Copy out everything in the items below, from the line containing "Here are some" down to the line containing "How far from the camera", including both of those lines, and nothing else.

▶ _Rows_:
Start

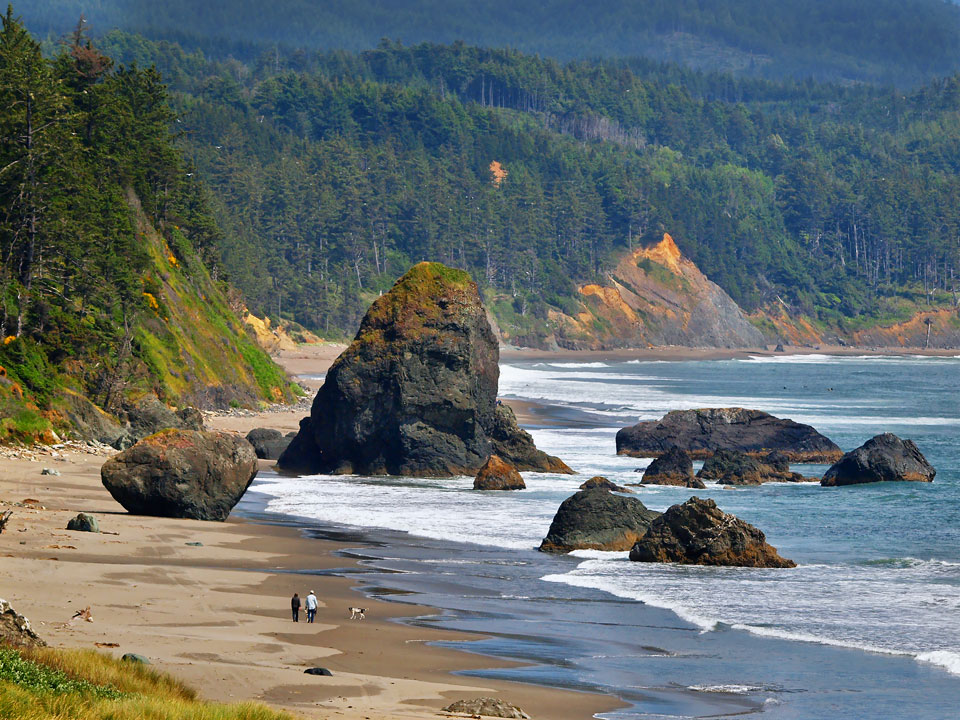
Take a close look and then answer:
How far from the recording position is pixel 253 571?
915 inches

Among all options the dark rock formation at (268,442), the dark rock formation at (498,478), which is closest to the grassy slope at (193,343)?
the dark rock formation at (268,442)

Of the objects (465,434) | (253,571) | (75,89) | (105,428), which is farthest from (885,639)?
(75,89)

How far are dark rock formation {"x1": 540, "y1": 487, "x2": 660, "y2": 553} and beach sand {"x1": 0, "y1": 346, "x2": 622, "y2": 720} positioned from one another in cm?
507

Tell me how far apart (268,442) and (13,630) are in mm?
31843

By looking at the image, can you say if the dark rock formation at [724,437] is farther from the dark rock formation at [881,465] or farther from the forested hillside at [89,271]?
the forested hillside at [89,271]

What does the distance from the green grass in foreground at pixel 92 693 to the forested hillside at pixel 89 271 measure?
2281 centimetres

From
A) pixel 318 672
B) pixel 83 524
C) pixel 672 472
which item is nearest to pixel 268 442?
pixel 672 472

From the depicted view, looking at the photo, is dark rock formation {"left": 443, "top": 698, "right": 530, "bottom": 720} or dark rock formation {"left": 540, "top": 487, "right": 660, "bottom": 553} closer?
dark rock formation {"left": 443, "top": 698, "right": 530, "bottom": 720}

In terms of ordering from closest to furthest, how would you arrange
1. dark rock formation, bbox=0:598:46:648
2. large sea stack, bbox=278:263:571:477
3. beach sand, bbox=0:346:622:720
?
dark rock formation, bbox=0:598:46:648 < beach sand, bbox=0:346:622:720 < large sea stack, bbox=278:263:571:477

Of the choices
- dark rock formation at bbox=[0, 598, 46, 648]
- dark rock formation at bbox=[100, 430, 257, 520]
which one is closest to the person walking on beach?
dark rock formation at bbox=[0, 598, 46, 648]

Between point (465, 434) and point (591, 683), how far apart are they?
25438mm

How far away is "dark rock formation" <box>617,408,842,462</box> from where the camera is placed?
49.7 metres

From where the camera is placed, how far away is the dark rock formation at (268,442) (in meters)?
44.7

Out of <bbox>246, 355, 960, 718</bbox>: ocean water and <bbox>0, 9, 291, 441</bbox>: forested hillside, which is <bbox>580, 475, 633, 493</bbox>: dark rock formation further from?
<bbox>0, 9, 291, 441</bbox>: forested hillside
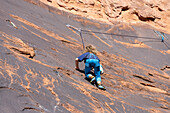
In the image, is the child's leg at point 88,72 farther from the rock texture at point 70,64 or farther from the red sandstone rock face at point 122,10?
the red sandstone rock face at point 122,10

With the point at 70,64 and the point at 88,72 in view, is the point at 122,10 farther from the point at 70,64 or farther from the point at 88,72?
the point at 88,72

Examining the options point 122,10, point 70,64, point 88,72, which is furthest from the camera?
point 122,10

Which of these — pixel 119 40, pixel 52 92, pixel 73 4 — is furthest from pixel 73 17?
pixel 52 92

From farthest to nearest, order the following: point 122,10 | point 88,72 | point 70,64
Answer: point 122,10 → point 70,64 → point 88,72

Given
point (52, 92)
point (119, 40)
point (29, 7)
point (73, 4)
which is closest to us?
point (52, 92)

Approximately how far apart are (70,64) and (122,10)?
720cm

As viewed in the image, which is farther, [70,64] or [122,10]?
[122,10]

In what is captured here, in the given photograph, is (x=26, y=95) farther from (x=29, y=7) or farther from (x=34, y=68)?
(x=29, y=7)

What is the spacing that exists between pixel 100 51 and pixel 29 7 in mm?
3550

End
Start

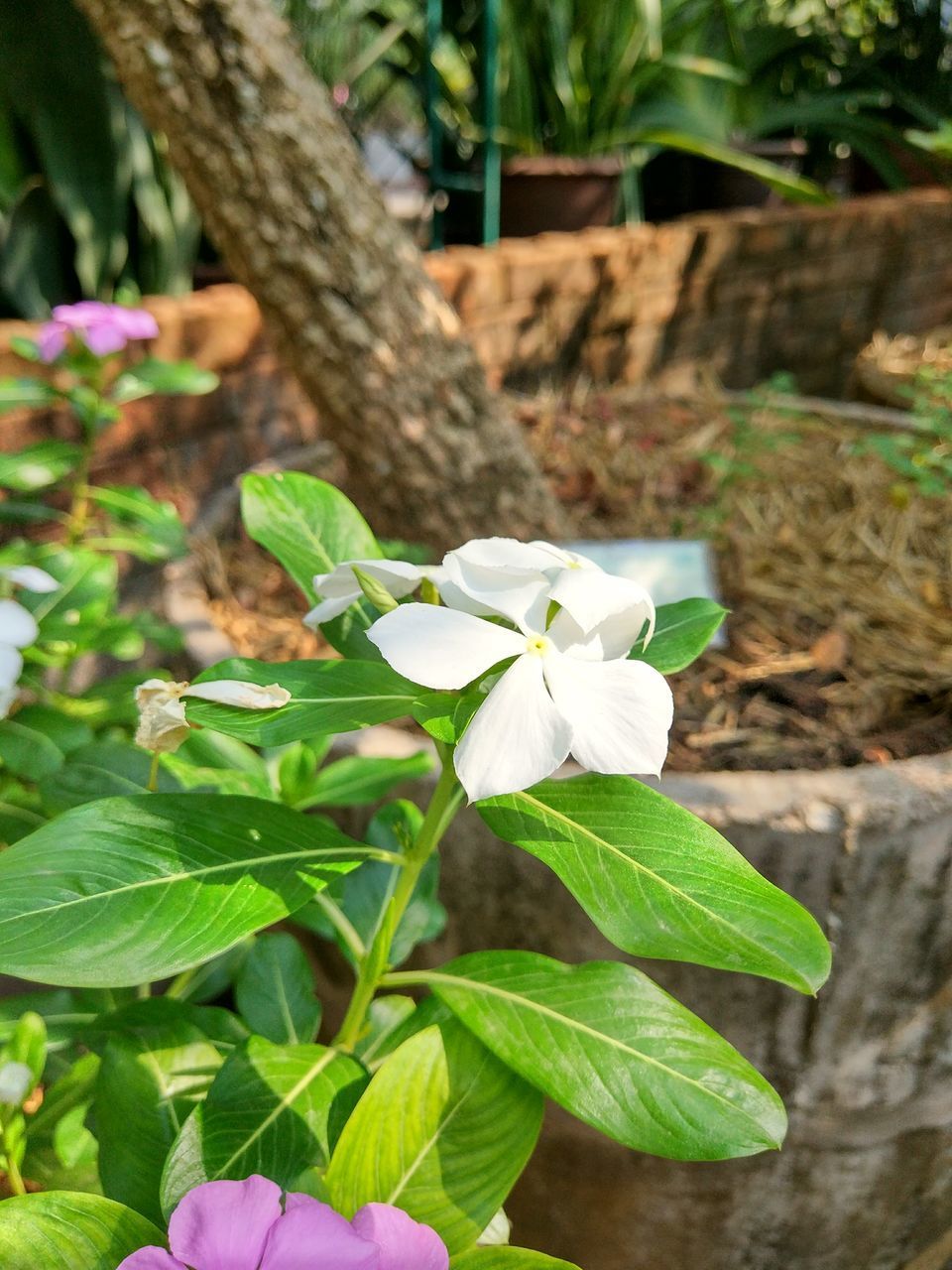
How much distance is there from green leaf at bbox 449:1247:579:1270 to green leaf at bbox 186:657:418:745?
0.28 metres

End
Start

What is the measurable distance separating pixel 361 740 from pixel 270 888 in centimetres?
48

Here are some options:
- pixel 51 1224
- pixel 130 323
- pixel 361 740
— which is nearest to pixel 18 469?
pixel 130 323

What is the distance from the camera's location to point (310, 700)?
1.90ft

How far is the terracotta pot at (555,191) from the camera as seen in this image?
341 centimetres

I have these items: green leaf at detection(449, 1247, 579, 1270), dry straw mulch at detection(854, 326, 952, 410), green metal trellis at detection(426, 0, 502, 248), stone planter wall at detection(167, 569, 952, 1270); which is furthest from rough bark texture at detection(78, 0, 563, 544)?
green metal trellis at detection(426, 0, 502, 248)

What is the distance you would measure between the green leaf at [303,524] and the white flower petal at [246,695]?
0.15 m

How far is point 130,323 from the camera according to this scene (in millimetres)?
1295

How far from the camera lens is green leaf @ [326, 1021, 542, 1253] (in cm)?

End

▶ _Task solution_:
Here are some options:
- pixel 51 1224
- pixel 130 323
- pixel 361 740
— which is nearest to pixel 18 469?
pixel 130 323

What is the distance from the camera's location to point (310, 700)?
1.90ft

How far is the terracotta pot at (555,191) from the camera as seen in this image?
341 centimetres

I have these items: green leaf at detection(449, 1247, 579, 1270), dry straw mulch at detection(854, 326, 952, 410), green metal trellis at detection(426, 0, 502, 248), stone planter wall at detection(167, 569, 952, 1270); which is furthest from rough bark texture at detection(78, 0, 563, 544)?
green metal trellis at detection(426, 0, 502, 248)

What is the distance you would measure between the green leaf at [303,524] and the white flower petal at [246,695]?
0.15 m

How far is point 130,323 from the camera according to this scene (in millimetres)?
1295

How far from the camera lens is green leaf @ [326, 1021, 542, 1253] (in cm)?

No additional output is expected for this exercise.